An AI based on a genetic evolutionary algorithm, that learns how to play snake on a 10x10 matrix. For visualizing the AI, the best snake overall (number of eaten snaks) is captured in an mp4 file called "Fig.mp4"

sample snake

Arhitecture:

Input:

1. Xfood - Xhead
2. Xhead - Xfood
3. Yfood - Yhead
4. Yhead - Yfood
5. distance to wall/tail down
6. distance to wall/tail right
7. distance to wall/tail up
8. distance to wall/tail left

Output:

1. probability of going down
2. probability of going right
3. probability of going up
4. probability of going left

Decision:

Making the snake making one step towards the dominant decision from Output

Processing:

The exact value for the constants is given in the file 'GlobalConstants.py'.
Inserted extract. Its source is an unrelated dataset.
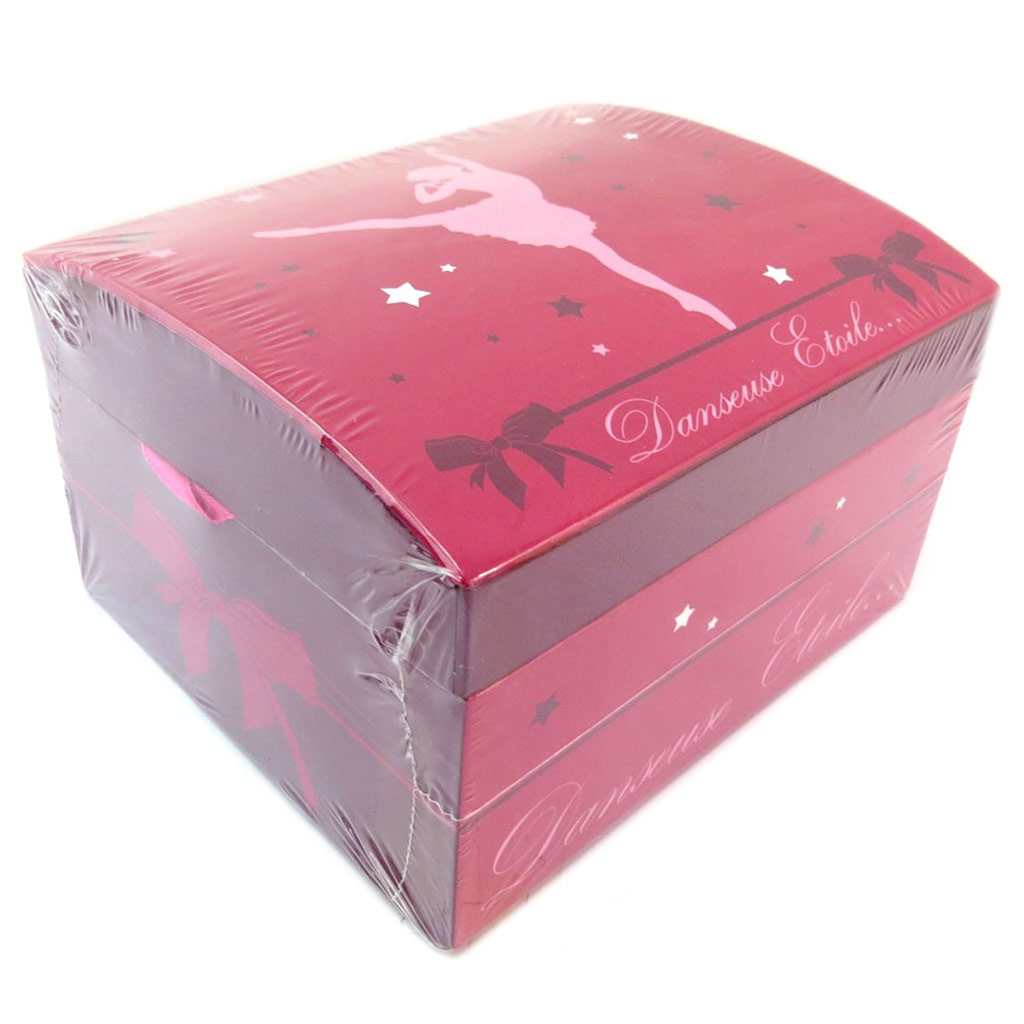 Coffret à Bijoux \'Ballerines\' rose (danseuse étoile) - 15x13x95 cm - [P6473]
Each generation has N individuals, playing on a DIM x DIM matrix, and having at most T time stamps without eating to make the biggest fitness.

After each generation, the best SURVIVAL snakes evolve in N / SURVIVAL new snakes.

Fitness:

The fitness of a snake is the number of times it ate.

Evolution:

Each individual evolves into N / SURVIVAL new individuals.
The evolution process is the following:
1. Each snake breakes down into 2 copies: one identical and one with some minor mutations.
2. Pairs of snakes cross-bread: one new snake is made with a part of the ADN of the first snake and a part of the second one, WITHOUT mutations.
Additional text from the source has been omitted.